Même si le chapitre de Saint-Germain, masculin, leur partageait les lieux, c’est bien entre les mains des femmes que reposait le destin de Mons. Et dédier sa vie à Dieu ne signifiait pas renoncer au reste, loin s’en faut. Les chanoinesses étaient issues des plus grandes familles européennes et faisaient preuve d’érudition. Elles menaient une vie où culture, musique et littérature avaient une place. Ces femmes savaient se parer des plus beaux atours, être féminines et élégantes. Au fil des siècles, elles ont multiplié leur pouvoir et leur fortune.

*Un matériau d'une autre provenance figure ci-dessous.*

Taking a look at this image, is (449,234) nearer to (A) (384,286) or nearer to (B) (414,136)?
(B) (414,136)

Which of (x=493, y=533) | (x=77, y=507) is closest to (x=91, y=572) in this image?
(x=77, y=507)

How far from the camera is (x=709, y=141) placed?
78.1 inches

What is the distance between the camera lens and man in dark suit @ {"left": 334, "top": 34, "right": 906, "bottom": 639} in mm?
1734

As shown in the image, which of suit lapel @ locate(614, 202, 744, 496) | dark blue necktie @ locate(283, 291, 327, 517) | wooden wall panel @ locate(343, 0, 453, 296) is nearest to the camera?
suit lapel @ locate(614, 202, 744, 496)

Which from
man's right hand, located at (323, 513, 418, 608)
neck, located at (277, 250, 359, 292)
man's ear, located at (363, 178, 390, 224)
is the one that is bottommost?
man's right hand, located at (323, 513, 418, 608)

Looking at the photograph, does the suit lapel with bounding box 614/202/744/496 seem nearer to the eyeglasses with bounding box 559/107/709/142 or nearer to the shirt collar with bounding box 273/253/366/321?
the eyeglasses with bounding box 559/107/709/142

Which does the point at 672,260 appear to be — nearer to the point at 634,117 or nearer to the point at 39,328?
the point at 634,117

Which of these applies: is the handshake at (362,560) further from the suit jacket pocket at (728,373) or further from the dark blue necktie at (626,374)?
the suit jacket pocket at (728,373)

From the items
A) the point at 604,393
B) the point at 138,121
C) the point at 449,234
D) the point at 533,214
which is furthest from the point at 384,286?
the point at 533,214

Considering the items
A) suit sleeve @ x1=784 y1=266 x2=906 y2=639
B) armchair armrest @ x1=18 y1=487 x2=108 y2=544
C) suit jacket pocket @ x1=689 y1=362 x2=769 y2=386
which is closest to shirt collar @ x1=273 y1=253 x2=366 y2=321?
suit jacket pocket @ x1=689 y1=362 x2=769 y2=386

Ce sont elles d’ailleurs qui firent bâtir la somptueuse Collégiale Sainte-Waudru

Des origines peu connues

On ne sait que très peu de choses sur la vie qu’ont d’abord entretenue ces femmes pieuses. Ce n’est qu’au IXe siècle que l’on retrouve le monasterium de Castri locus dans un texte du testament d’Anségise, alors abbé de Saint-Wandrille (près de Rouen). A priori, qui dit monastère dit moniales, et qui dit moniales dit règles à observer. Et c’est de l’assujettissement à ces règles (canons) que vient le terme de chanoinesses (canonicæ). Les textes mentionnent les chanoinesses à proprement parler à partir de 1123 et évoquent le chapitre vers 1149-1150. Dès lors, les chanoinesses ne sont plus tenues aux vœux de pauvreté, de chasteté ni d’obéissance. Elles peuvent rejoindre l’institution à tout âge et certaines sont nommées alors qu’elles n’ont pas encore six ans. Elles seront alors élevées et instruites par la communauté et à partir de leurs vingt-cinq ans, elles pourront quitter l’institution pour fonder une famille en conservant leur titre de chanoinesse mais en cédant leur prébende (revenu attaché à la fonction). À leur mort, elles maintiennent leur droit d’être inhumées dans la collégiale.

Evolution

Au fil du temps, l’institution a évolué pour finir par se séculariser vers les XIe et XIIe siècles. Cela s’explique de la manière suivante : au Xe siècle, les autorités civiles ainsi que les souverains ont revendiqué les richesses matérielles dont avaient été dotés les monastères par l’aristocratie lors de leur création dès le VIIe siècle. En outre, le pouvoir civil voulait intervenir dans la réglementation inhérente au chapitre. Il n’en reste pas moins que la communauté devait toujours obéissance à l’abbesse ou aux doyennes.

Le nombre de chanoinesses installées au sein de l’institution montoise était limité à trente (l’importance des revenus à répartir déterminait le nombre des bénéficiaires). Les conditions d’admission au chapitre ont été redéfinies à plusieurs reprises et à partir du XIIIe siècle, seules des filles de chevaliers nées légitimement pouvaient y prétendre. Toutefois, certaines règles semblant trop contraignantes, plusieurs membres des chapitres nobles ont refusé de s’y soumettre. Par exemple, nulle ne pouvait accéder au statut de chanoinesse avant l’âge de dix-huit ans, alors qu’auparavant il n’y avait pas d’âge requis. Vers la fin du XVIIIe siècle, les chanoinesses eurent droit de s’absenter du monastère jusqu’à quatre mois par an. De ce fait, elles n’étaient plus « assignées à résidence ». Durant les dernières années de l’Ancien Régime, les chanoinesses ont adopté une vie assez mondaine, se présentant aux bals de noblesse en tenues somptueuses. L’institution ressemblait alors davantage à un lieu d’hébergement et d’éducation de jeunes filles nobles dans l’attente de leur mariage éventuel.
 

Toutefois, en 1794, époque où la Belgique se verra annexée par la France, le chapitre sera supprimé et les biens vendus aux enchères.

Le rôle des chanoinesses

Avant tout, elles veillaient à la conservation des reliques de sainte Waudru. Ensuite, plus que l’assiduité aux offices religieux, c’est l’aide aux pauvres qui régissait leur vie. C’est notamment en 1450 que les chanoinesses demandèrent l’édification d’une collégiale gothique de type brabançon. À travers cette requête, elles développèrent l’économie montoise en fournissant du travail à des centaines de personnes (dans les carrières et les briqueteries, chez les verriers, charpentiers, ferronniers, couvreurs, etc.). En outre, les chanoinesses ont participé à la modification de la perception de l’art. En réquisitionnant l’artiste Jacques Du Broeucq pour illustrer leur collégiale, elles ouvrent la porte à de nouvelles tendances (style renaissant, matériaux novateurs, emphase du mouvement et de la vie, etc.). Autorisées à voyager, les chanoinesses rencontraient d’autres cultures et ont su faire preuve d’une grande ouverture d’esprit.